By announcing Code UltraViolet quickly, TeamKill sends two messages. Externally, it reassures the core fans who did like Code Violet that their investment in the world and characters will be rewarded, and invites skeptics to keep an open mind for a second attempt. Internally and to potential partners, it signals stability: this is not a one and done disaster but the start of a viable brand.

Finally, platforms like PC give mid budget horror developers a potential second life, even when the console debut is rocky. If Code UltraViolet ships on PS5 and PC in a closer window, the studio can lean into a broader mod friendly and streamer driven ecosystem that has historically been kinder to flawed but entertaining horror games than to pristine but generic ones.

What this means for AA horror going forward

For the industry, the strange case of Code Violet and Code UltraViolet is a reminder that critical conversation and commercial viability do not always align, especially in niche spaces. A game can be the butt of jokes on social media and still do enough numbers to justify another swing, provided its costs are controlled and its audience feels seen.

It is also a case study in how visibility, controversy and a recognizable hook can be almost as useful as glowing praise when it comes to carving out space in crowded storefronts. Plenty of technically better horror games will release on PS5 and PC this year without half the attention that Code Violet has already received, purely because they lack a sharp, meme ready narrative: “the worst reviewed PS5 exclusive is getting a sequel anyway.”

Whether Code UltraViolet can turn that notoriety into something more substantial will depend on how much TeamKill can actually change. Fixing clumsy combat, smoothing out performance problems and tightening the tone without sanding away the eccentricities that drew a small cult to the first game is a difficult balancing act. If they pull it off, the series could become an example of how AA horror can grow across multiple entries even in the face of hostile reviews.
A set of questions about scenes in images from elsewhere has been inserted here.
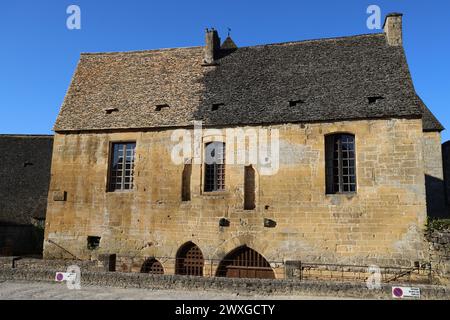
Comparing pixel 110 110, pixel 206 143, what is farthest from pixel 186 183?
pixel 110 110

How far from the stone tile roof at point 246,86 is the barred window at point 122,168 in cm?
98

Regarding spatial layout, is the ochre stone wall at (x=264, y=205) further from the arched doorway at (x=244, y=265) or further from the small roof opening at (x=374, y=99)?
the small roof opening at (x=374, y=99)

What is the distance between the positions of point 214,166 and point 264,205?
8.56 feet

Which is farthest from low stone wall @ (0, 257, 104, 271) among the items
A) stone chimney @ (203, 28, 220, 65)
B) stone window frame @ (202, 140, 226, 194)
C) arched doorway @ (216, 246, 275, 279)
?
stone chimney @ (203, 28, 220, 65)

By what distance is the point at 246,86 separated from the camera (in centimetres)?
1667

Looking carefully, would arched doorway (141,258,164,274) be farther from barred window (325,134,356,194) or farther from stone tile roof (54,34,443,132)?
barred window (325,134,356,194)

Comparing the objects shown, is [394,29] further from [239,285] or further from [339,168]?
[239,285]

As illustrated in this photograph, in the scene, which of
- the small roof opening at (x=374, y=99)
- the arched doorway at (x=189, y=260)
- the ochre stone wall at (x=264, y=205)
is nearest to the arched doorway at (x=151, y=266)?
the ochre stone wall at (x=264, y=205)

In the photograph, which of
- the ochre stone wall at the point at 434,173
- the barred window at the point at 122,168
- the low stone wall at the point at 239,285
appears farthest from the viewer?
the ochre stone wall at the point at 434,173

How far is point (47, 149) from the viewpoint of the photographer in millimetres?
25766

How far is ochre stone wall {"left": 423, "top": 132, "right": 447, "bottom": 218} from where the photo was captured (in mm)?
20406

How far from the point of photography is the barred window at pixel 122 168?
642 inches

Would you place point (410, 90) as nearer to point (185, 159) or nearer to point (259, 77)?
point (259, 77)
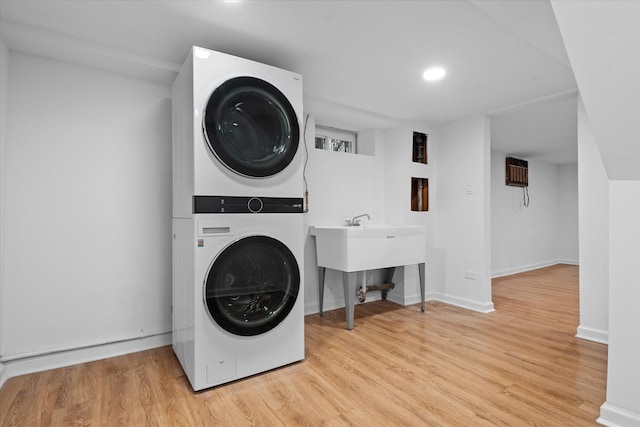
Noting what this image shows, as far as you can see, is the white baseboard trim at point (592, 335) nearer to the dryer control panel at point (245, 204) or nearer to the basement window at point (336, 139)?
the dryer control panel at point (245, 204)

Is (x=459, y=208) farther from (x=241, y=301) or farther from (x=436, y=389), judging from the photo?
(x=241, y=301)

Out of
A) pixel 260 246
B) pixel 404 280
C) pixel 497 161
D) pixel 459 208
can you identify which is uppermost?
pixel 497 161

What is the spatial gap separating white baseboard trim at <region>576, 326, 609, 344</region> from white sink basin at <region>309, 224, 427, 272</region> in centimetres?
138

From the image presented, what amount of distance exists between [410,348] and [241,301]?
1.34 meters

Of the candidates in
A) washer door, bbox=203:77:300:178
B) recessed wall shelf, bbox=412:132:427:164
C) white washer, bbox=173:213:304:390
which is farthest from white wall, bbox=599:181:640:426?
recessed wall shelf, bbox=412:132:427:164

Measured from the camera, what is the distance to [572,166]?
6.66 meters

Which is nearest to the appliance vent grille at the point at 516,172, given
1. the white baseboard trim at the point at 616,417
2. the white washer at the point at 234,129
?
the white baseboard trim at the point at 616,417

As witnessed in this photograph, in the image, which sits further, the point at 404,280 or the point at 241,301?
the point at 404,280

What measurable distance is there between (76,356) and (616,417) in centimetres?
310

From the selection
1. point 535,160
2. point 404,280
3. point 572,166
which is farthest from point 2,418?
point 572,166

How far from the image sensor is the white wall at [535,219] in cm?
553

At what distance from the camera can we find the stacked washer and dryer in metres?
1.86

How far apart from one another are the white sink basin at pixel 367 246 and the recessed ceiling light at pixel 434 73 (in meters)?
1.33

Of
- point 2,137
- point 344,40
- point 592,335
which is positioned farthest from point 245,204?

If they do not, Code Violet may remain best known as a cautionary tale about ambition, marketing and the gulf between what the industry values and what a small but passionate audience will pay for.

For now, though, the message to fellow AA horror teams is clear. If you control your costs, understand your niche and can hook even a few tens of thousands of players on PS5 and PC, a Metacritic in the 30s does not necessarily mean game over. Sometimes it is simply the rough prologue to the next chapter.